Il 15 novembre l’episodio di sangue più cruento dell’anno. Il finanziere Marcello De Prata compie una strage nella cartoleria di proprietà della moglie a Vairano Patenora. Armato di pistola spara contro Antonella e Rosanna Laurenza, moglie e cognata, poi verso i suoceri Assunta e Mario, infine rivolge contro di sé l’arma. Moglie, cognata e lo stesso finanziere muoiono praticamente sul colpo, i suoceri dopo una battaglia lunga circa un mese in ospedale. La strage, come ricostruito dai carabinieri, era nata da problemi in famiglia: Antonella Laurenza era infatti intenzionata a chiedere il divorzio.

Il 14 dicembre Marco Mattiello, 40 anni, uccide a botte la madre Filomena Sorvillo nella loro abitazione di Orta di Atella. Confesserà poi allo zio e ai carabinieri, che lo fermano poco dopo l’omicidio, di aver “fatto una cazzata”. La vittima, al culmine di un violento litigio, era stata sbattuta più volte a terra.

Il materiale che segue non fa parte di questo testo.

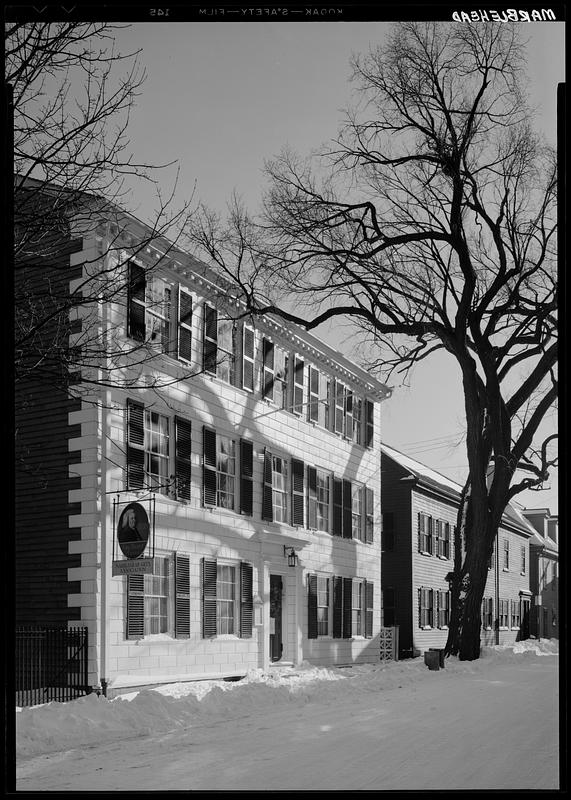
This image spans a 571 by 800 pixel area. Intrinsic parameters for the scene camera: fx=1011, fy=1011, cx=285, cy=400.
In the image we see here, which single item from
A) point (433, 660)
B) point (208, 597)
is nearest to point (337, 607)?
point (433, 660)

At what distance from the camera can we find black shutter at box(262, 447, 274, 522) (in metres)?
24.6

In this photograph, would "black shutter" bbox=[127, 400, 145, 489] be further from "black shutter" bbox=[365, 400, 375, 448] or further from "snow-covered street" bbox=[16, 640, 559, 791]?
"black shutter" bbox=[365, 400, 375, 448]

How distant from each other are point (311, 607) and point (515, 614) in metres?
31.0

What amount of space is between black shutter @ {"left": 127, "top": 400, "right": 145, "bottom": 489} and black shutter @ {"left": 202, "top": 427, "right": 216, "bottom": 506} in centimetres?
253

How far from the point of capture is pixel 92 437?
18.2 metres

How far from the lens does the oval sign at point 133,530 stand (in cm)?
1777

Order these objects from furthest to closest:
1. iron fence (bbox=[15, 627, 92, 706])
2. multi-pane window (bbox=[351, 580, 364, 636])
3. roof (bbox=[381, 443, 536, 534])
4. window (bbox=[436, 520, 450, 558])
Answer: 1. window (bbox=[436, 520, 450, 558])
2. roof (bbox=[381, 443, 536, 534])
3. multi-pane window (bbox=[351, 580, 364, 636])
4. iron fence (bbox=[15, 627, 92, 706])

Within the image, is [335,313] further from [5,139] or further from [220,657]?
[5,139]

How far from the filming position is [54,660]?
17.4 metres

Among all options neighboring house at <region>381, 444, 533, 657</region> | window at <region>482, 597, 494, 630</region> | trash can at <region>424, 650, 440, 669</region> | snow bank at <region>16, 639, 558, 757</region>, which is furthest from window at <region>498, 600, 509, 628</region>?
snow bank at <region>16, 639, 558, 757</region>

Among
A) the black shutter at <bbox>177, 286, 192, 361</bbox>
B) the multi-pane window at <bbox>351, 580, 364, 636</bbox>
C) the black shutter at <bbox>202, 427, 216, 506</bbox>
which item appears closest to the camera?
the black shutter at <bbox>177, 286, 192, 361</bbox>

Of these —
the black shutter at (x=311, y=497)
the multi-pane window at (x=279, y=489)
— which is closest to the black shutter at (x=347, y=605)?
the black shutter at (x=311, y=497)

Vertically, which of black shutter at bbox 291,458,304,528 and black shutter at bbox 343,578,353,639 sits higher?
black shutter at bbox 291,458,304,528

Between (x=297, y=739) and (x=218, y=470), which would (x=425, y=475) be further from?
(x=297, y=739)
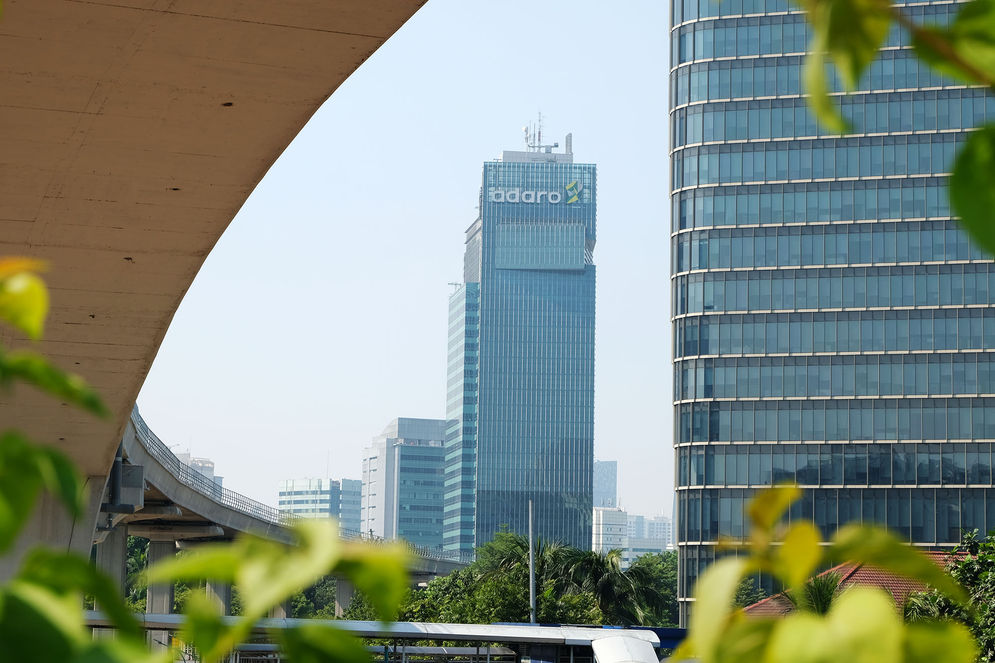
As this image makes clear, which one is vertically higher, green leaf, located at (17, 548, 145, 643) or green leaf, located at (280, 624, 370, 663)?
green leaf, located at (17, 548, 145, 643)

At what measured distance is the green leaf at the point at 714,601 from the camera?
554 mm

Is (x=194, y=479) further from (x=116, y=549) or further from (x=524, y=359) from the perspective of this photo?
(x=524, y=359)

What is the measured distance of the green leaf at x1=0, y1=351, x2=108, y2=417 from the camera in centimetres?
60

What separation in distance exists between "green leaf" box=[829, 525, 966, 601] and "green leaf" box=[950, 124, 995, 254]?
0.16 m

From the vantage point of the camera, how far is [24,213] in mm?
8461

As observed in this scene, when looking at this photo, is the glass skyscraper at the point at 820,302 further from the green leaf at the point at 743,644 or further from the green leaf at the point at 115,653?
the green leaf at the point at 115,653

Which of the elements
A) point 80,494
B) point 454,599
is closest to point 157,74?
point 80,494

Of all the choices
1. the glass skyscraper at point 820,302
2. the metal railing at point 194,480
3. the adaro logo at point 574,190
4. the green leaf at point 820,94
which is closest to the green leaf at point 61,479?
the green leaf at point 820,94

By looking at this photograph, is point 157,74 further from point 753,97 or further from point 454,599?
point 753,97

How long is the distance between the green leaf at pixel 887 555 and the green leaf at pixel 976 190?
0.54 ft

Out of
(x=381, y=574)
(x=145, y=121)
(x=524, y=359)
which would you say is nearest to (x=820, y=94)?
(x=381, y=574)

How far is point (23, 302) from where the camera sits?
604 millimetres

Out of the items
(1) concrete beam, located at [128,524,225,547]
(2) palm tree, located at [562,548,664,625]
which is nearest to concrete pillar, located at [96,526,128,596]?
(1) concrete beam, located at [128,524,225,547]

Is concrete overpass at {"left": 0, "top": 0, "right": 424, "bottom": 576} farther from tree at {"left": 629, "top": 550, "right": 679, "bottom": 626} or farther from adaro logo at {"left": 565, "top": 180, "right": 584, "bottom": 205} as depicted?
adaro logo at {"left": 565, "top": 180, "right": 584, "bottom": 205}
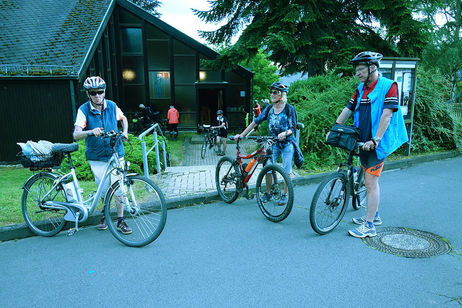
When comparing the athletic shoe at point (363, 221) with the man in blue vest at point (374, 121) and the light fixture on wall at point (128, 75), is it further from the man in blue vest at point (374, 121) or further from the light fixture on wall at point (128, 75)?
the light fixture on wall at point (128, 75)

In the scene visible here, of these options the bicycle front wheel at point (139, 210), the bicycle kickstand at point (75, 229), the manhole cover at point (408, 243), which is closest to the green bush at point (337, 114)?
the manhole cover at point (408, 243)

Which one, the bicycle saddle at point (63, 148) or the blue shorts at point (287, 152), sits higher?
the bicycle saddle at point (63, 148)

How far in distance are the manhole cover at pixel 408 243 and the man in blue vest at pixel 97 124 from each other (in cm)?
305

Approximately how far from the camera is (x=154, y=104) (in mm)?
19375

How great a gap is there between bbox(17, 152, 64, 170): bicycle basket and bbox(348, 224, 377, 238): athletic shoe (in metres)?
3.80

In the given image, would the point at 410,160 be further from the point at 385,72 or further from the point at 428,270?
the point at 428,270

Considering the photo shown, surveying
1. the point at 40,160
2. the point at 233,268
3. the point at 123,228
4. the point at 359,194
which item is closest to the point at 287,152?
the point at 359,194

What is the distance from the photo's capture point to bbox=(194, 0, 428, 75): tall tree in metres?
13.1

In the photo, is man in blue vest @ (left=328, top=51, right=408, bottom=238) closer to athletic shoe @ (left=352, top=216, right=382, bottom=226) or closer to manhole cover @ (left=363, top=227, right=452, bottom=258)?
manhole cover @ (left=363, top=227, right=452, bottom=258)

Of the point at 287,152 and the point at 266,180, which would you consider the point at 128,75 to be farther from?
the point at 266,180

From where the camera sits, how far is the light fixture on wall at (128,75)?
18.9 meters

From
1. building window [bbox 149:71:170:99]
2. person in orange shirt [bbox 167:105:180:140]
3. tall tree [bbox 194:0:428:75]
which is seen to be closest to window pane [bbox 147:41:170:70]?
building window [bbox 149:71:170:99]

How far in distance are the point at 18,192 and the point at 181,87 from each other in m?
14.3

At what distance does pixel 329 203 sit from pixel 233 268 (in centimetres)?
153
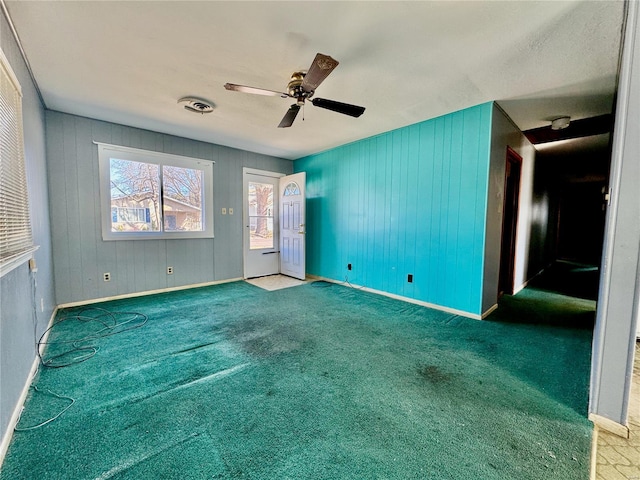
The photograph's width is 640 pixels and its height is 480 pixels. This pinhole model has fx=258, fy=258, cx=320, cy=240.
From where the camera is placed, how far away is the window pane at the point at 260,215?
16.7 feet

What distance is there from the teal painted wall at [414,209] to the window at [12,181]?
3.70 m

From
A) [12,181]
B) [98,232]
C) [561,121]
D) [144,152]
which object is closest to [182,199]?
[144,152]

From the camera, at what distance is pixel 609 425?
1423 mm

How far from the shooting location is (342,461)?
4.00 feet

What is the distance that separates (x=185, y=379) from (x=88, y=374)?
29.2 inches

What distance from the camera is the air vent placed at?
9.22 feet

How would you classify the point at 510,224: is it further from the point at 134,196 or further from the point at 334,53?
the point at 134,196

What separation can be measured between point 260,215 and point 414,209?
3022mm

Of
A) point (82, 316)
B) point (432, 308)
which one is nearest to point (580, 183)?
point (432, 308)

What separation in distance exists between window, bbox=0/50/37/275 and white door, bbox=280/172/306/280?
11.4ft

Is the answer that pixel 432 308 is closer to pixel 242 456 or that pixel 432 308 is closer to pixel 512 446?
pixel 512 446

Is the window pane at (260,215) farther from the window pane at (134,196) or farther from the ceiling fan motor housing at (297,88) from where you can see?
the ceiling fan motor housing at (297,88)

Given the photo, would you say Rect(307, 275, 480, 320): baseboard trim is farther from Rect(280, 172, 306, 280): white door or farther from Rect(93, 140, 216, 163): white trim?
Rect(93, 140, 216, 163): white trim

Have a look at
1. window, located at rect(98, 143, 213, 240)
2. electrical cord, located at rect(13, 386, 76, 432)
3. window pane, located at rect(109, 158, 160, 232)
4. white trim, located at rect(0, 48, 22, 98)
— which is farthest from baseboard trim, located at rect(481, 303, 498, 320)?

Il 20 dicembre a Mondragone i carabinieri trovano in un appartamento il corpo senza vita di Anastasia P., di 73 anni. Il cadavere viene rinvenuto con una evidente ferita alla testa, provocata da un corpo contundente.

All’alba del 28 dicembre a Falciano del Massico viene rinvenuto il cadavere della 61enne Concetta Salomone, poco distante dalla zona dei mercatini di Natale. Una vicenda dai contorni oscuri: testimoni raccontano di una lite col marito poche ore prima del ritrovamento, ma gli inquirenti indagano in ogni direzione.